Similarity Detector (ORSI)

GitHub: https://github.com/OpenReqEU/similarity-detection

The OpenReq SImilarity detector (ORSI) component is a similarity detection service of requirements. Similarity detection, also known as paraphrase detection, is an approach closely related to detection of interdependencies in between requirements. This relationship is evident in the case where two requirements have almost the exact same formulation, since in this case we would have an OR interdependency between the requirements. Imagine the requirements The interface should use the letter type Arial and The interface should use the letter type Calibri; it is clear that these two requirements are similar (except for the words Arial and Calibri) and they cannot be used in the same system (since it is not possible two use two letter types for the whole system interface), so these requirements are related by an OR interdependency.

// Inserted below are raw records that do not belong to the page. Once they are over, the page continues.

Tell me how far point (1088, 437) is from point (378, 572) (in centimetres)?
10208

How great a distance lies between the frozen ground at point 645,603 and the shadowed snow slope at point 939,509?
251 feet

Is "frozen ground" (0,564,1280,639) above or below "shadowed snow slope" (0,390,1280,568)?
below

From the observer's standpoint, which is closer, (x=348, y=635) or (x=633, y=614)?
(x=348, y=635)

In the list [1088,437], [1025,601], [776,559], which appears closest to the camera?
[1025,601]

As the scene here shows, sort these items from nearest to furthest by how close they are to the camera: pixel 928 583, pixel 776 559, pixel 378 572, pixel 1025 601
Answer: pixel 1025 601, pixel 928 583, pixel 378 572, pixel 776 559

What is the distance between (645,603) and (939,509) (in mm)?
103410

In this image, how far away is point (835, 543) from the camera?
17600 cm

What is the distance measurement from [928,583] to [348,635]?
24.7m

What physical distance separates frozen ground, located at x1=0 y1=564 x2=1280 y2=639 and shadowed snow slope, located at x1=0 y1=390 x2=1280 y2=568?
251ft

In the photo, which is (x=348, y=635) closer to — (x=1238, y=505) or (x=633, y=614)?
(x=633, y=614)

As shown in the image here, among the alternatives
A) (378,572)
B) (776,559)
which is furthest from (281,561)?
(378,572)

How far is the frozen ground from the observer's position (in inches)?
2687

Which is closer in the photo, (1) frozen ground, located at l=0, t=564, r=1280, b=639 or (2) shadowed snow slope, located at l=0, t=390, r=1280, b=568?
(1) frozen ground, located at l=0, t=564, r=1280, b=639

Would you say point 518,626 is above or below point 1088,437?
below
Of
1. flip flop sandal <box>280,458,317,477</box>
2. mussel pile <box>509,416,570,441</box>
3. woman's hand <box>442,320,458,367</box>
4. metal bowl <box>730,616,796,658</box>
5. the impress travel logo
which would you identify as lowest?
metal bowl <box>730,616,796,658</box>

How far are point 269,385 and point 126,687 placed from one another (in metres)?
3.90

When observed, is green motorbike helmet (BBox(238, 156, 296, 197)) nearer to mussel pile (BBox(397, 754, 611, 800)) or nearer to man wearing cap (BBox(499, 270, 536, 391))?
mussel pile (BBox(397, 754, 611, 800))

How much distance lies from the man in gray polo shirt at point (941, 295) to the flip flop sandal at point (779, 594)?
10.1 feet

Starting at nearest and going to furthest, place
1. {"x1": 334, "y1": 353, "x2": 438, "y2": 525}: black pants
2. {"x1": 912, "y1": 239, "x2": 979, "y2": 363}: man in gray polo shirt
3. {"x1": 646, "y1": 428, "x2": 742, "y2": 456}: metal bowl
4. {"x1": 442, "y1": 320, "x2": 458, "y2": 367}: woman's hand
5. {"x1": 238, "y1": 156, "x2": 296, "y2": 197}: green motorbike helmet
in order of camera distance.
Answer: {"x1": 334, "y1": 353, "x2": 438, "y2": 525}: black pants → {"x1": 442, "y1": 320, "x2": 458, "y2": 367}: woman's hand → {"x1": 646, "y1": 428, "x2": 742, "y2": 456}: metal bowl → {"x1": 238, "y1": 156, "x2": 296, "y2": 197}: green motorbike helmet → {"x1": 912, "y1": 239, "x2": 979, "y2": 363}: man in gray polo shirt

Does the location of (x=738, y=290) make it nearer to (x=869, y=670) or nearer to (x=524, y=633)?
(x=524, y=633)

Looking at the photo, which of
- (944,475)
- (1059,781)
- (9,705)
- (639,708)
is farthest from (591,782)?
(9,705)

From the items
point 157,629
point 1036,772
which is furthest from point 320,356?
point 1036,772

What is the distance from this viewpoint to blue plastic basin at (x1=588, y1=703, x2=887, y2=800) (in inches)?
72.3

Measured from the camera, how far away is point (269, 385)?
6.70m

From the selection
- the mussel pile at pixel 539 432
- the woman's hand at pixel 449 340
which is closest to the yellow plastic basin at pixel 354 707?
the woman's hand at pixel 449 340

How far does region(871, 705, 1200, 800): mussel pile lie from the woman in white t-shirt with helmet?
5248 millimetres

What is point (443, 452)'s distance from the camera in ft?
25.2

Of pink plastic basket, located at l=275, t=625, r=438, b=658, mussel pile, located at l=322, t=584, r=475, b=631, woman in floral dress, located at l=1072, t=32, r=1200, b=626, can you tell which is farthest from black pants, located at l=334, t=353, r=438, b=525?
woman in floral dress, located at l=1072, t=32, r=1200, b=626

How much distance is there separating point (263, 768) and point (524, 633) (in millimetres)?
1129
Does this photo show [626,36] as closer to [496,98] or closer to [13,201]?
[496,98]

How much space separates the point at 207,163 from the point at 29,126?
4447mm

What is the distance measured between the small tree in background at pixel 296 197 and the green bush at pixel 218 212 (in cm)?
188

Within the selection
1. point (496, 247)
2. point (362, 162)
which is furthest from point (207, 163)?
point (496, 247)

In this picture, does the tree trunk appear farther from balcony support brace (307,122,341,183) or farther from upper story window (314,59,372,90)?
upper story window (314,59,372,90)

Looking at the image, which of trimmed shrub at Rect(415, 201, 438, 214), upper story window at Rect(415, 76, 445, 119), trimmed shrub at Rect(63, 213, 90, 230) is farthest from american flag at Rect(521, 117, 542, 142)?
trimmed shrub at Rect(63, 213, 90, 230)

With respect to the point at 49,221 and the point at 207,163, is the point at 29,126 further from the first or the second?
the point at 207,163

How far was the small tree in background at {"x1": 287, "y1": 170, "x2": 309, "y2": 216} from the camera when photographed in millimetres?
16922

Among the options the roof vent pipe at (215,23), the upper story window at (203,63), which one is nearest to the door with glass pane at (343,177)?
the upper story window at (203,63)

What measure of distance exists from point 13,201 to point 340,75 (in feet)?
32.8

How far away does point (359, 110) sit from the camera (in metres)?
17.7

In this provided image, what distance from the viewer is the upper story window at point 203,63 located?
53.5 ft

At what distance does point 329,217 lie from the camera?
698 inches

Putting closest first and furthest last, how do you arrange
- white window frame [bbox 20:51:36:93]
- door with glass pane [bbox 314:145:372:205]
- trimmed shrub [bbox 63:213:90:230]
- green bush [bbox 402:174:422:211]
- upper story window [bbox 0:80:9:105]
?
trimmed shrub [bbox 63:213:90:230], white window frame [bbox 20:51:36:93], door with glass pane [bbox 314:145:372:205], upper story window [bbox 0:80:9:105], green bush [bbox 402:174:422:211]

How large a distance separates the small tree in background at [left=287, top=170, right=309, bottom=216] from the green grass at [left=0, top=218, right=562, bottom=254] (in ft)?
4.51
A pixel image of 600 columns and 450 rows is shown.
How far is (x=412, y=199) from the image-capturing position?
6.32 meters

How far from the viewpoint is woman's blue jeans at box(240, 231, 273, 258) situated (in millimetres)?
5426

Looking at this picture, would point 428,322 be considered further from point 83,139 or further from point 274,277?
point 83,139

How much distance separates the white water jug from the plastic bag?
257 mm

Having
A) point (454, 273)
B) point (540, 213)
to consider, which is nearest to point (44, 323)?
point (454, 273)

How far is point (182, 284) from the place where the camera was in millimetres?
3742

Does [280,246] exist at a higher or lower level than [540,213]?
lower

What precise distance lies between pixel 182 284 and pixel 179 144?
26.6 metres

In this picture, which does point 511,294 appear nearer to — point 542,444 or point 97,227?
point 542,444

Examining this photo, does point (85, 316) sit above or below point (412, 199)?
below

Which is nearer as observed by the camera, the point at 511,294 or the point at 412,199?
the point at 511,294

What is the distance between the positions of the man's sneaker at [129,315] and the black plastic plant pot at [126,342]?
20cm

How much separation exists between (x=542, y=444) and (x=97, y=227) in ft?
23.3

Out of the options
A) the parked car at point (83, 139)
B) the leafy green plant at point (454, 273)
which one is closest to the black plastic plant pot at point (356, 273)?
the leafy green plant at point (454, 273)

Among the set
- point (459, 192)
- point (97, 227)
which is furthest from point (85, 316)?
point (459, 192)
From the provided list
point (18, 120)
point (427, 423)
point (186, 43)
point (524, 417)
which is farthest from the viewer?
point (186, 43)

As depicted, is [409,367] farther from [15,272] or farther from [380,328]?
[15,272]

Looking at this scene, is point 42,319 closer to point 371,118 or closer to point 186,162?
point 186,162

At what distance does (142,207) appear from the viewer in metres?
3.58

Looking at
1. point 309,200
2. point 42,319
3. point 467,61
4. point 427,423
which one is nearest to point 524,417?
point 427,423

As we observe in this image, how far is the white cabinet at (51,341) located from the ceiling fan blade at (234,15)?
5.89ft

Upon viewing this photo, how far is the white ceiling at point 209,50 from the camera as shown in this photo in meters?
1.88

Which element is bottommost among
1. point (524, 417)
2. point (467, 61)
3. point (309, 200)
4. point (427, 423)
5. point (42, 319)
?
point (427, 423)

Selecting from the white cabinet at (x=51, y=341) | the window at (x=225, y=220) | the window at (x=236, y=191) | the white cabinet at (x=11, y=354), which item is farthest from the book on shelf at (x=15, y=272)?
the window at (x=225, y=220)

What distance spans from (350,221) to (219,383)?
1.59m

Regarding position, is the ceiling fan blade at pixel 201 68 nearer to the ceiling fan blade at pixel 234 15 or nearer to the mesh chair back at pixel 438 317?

Using the name and description of requirements, ORSI computes the similarity score between requirements using a combination of Term Frequency - Inverse Document Frequency and the Cosine metric. Specifically, ORSI receives an initial set of requirements that go through a Natural Language Processing pipeline with tokenization, stemming and stop-word removal. For each output token, it computes the number of occurrences in the whole set of requirements and it calculates the inverse frequency. Next, ORSI generates a vector for each input requirement with a size equal to its number of tokens. Each value of the vector contains the multiplication of the token frequency in the requirement by its inverse frequency in the whole set of requirements calculated previously. To obtain the similarity between two requirements we compute the cosine of the angle between their respective vectors. Since the vectors are numerical representation of the requirements which preserve their meaning in a way, the angle is a good measure for their similarity.